London Karl, an Irish resident of London, checks in with this update:
I'm just back from my first ever trip to America. Only New York, which I am reliably informed is representative of nothing other than itself, but I was touched and impressed by the civility and friendliness I encountered. People there are way friendlier than the Brits. You may despair over your country, but you have that at least!
This is funny. New Yorkers are generally regarded as rude and obnoxious. Donald Trump, for example, is a New Yorker, as is Brian Leiter. No, I am not hastily generalizing from two examples, I am illustrating with two examples an antecedently established general proposition.
It is too bad that London Karl did not have the time or the wherewithal to travel deep into Real America where he would have found much better examples of civility and friendliness.
Some years back I read a paper at Tulane University in New Orleans. Wandering around one afternoon on my own, not in the French Quarter, but in some rather nondescript part of town, I walked into a restaurant for lunch. There I was greeted by a woman who displayed a level of hospitality and friendliness and warmth I had never encountered before. This, I thought to myself, is what must be meant by Southern hospitality. There was, of course, a commercial motivation behind the display; but it was also deeply genuine. That was back in '87 and I have never forgotten the experience.
During that same trip, however, I ran into chess master Jude Acers in the French Quarter. Stationed on the street in his red beret, he plays (or played) all comers at $5 a game. Nothing particularly civil or friendly about him, rather the opposite. But then he is a chess player, one, and not from the South, two.
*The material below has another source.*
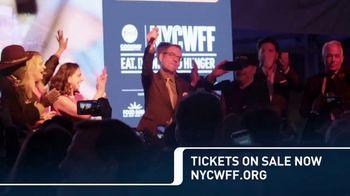 2018 New York City Wine & Food Festival TV Spot, 'Join Us' - Thumbnail 3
After five games, I paid him his $25 and he made sure that I understood that he had played me for a chump and 'taken me' for 25 semolians. Me, I was happy to part with the money for chess lessons on Bourbon Street in the romantic city of the great Paul Morphy.
He said one thing that has stuck with me. Near the end of a game, he pointed to one of his pawns which had an unobstructed path to the queening square. I couldn't stop it, but it still had a long way to go. He announced, "This pawn has already queened."
A deeply Platonic comment. A timeless use of 'already.' Sub specie aeternitatis, the pawn had queened, or rather IS (timelessly) queened.
"Before Abraham was, I am." (John 8:58)
UPDATE. London Karl responds:
Trust me, I had the desire and the wherewithal to go into the real America; I just didn't have the time. I preferred the edgy friendliness of the New Yorkers to the passive aggression that passes for English 'politeness'.